Comincia così nel Racconto quel ciclo di racconti che ritroviamo a frammenti sparsi un po’ nei miti di mezzo mondo: il ciclo di «Stella che sacrifica la sua origine celeste per un mortale».

Non è uno, ma sono tanti racconti. Raccontano di tanti «figli di Stella» sparsi per il mondo.
Enea non è che uno di questi errabondi. Per due terzi divini, e per un terzo mortali – ci tiene a precisare lo scoliaste.
Ciascuno di loro ha la «vocazione» che Stella gli «provoca». Ha la tendenza innata a parlare parole innamorate della sua Stella infantile. Parole testarde, ripetute – sempre uguali, a ogni trascrizione, a ogni spruzzata di colore sulla «carta dei giorni triti».

Troia è caduta? Guernica è distrutta? L’Animale è tornato a essere l’animale crudele e affamato che è di natura?
D’accordo!
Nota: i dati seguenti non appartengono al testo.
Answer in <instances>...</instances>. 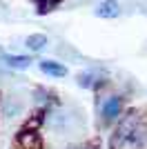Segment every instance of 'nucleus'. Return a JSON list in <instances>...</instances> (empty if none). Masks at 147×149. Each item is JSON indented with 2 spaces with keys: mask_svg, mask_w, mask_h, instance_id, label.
Listing matches in <instances>:
<instances>
[{
  "mask_svg": "<svg viewBox=\"0 0 147 149\" xmlns=\"http://www.w3.org/2000/svg\"><path fill=\"white\" fill-rule=\"evenodd\" d=\"M69 149H98V145L94 143H83V145H74V147H69Z\"/></svg>",
  "mask_w": 147,
  "mask_h": 149,
  "instance_id": "obj_9",
  "label": "nucleus"
},
{
  "mask_svg": "<svg viewBox=\"0 0 147 149\" xmlns=\"http://www.w3.org/2000/svg\"><path fill=\"white\" fill-rule=\"evenodd\" d=\"M38 67H40L43 74L51 76V78H62V76H67V67H65L62 62H58V60H47V58H43V60L38 62Z\"/></svg>",
  "mask_w": 147,
  "mask_h": 149,
  "instance_id": "obj_5",
  "label": "nucleus"
},
{
  "mask_svg": "<svg viewBox=\"0 0 147 149\" xmlns=\"http://www.w3.org/2000/svg\"><path fill=\"white\" fill-rule=\"evenodd\" d=\"M111 149H147V120L138 111H127L118 118Z\"/></svg>",
  "mask_w": 147,
  "mask_h": 149,
  "instance_id": "obj_1",
  "label": "nucleus"
},
{
  "mask_svg": "<svg viewBox=\"0 0 147 149\" xmlns=\"http://www.w3.org/2000/svg\"><path fill=\"white\" fill-rule=\"evenodd\" d=\"M13 149H43V138L34 127H22L16 134L13 140Z\"/></svg>",
  "mask_w": 147,
  "mask_h": 149,
  "instance_id": "obj_2",
  "label": "nucleus"
},
{
  "mask_svg": "<svg viewBox=\"0 0 147 149\" xmlns=\"http://www.w3.org/2000/svg\"><path fill=\"white\" fill-rule=\"evenodd\" d=\"M7 67L11 69H27L31 65V58L29 56H20V54H11V56H5Z\"/></svg>",
  "mask_w": 147,
  "mask_h": 149,
  "instance_id": "obj_7",
  "label": "nucleus"
},
{
  "mask_svg": "<svg viewBox=\"0 0 147 149\" xmlns=\"http://www.w3.org/2000/svg\"><path fill=\"white\" fill-rule=\"evenodd\" d=\"M125 113V100L120 96H109V98L103 102V109H100V116H103L105 123H114Z\"/></svg>",
  "mask_w": 147,
  "mask_h": 149,
  "instance_id": "obj_3",
  "label": "nucleus"
},
{
  "mask_svg": "<svg viewBox=\"0 0 147 149\" xmlns=\"http://www.w3.org/2000/svg\"><path fill=\"white\" fill-rule=\"evenodd\" d=\"M49 45V38L45 36V33H31V36H27V40H24V47L29 51H43L45 47Z\"/></svg>",
  "mask_w": 147,
  "mask_h": 149,
  "instance_id": "obj_6",
  "label": "nucleus"
},
{
  "mask_svg": "<svg viewBox=\"0 0 147 149\" xmlns=\"http://www.w3.org/2000/svg\"><path fill=\"white\" fill-rule=\"evenodd\" d=\"M36 2V13L38 16H45V13L54 11L56 7L60 5V0H34Z\"/></svg>",
  "mask_w": 147,
  "mask_h": 149,
  "instance_id": "obj_8",
  "label": "nucleus"
},
{
  "mask_svg": "<svg viewBox=\"0 0 147 149\" xmlns=\"http://www.w3.org/2000/svg\"><path fill=\"white\" fill-rule=\"evenodd\" d=\"M98 18H105V20H114L120 16V5H118V0H103L100 5L96 7V11H94Z\"/></svg>",
  "mask_w": 147,
  "mask_h": 149,
  "instance_id": "obj_4",
  "label": "nucleus"
}]
</instances>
Però, se quell’animale è «figlio di Stella», se non è un animale come tutti gli altri (è su questo che scommette il Racconto!) – allora una via di fuga c’è.
Anche se la Legge «castiga» Venere e le parole che di lei raccontano fingono di rinchiuderla in un Tabù, non importa.
Se c’è un fondamento divino a reggere il Palazzo del Racconto, è bene che gli archeologi la smettano di scavare nella Storia dell’Uomo. Che si chiamino piuttosto i sarti – perché si tratta di ricucire la «piega» che lo stesso Racconto prende nel Ciclo di Stella.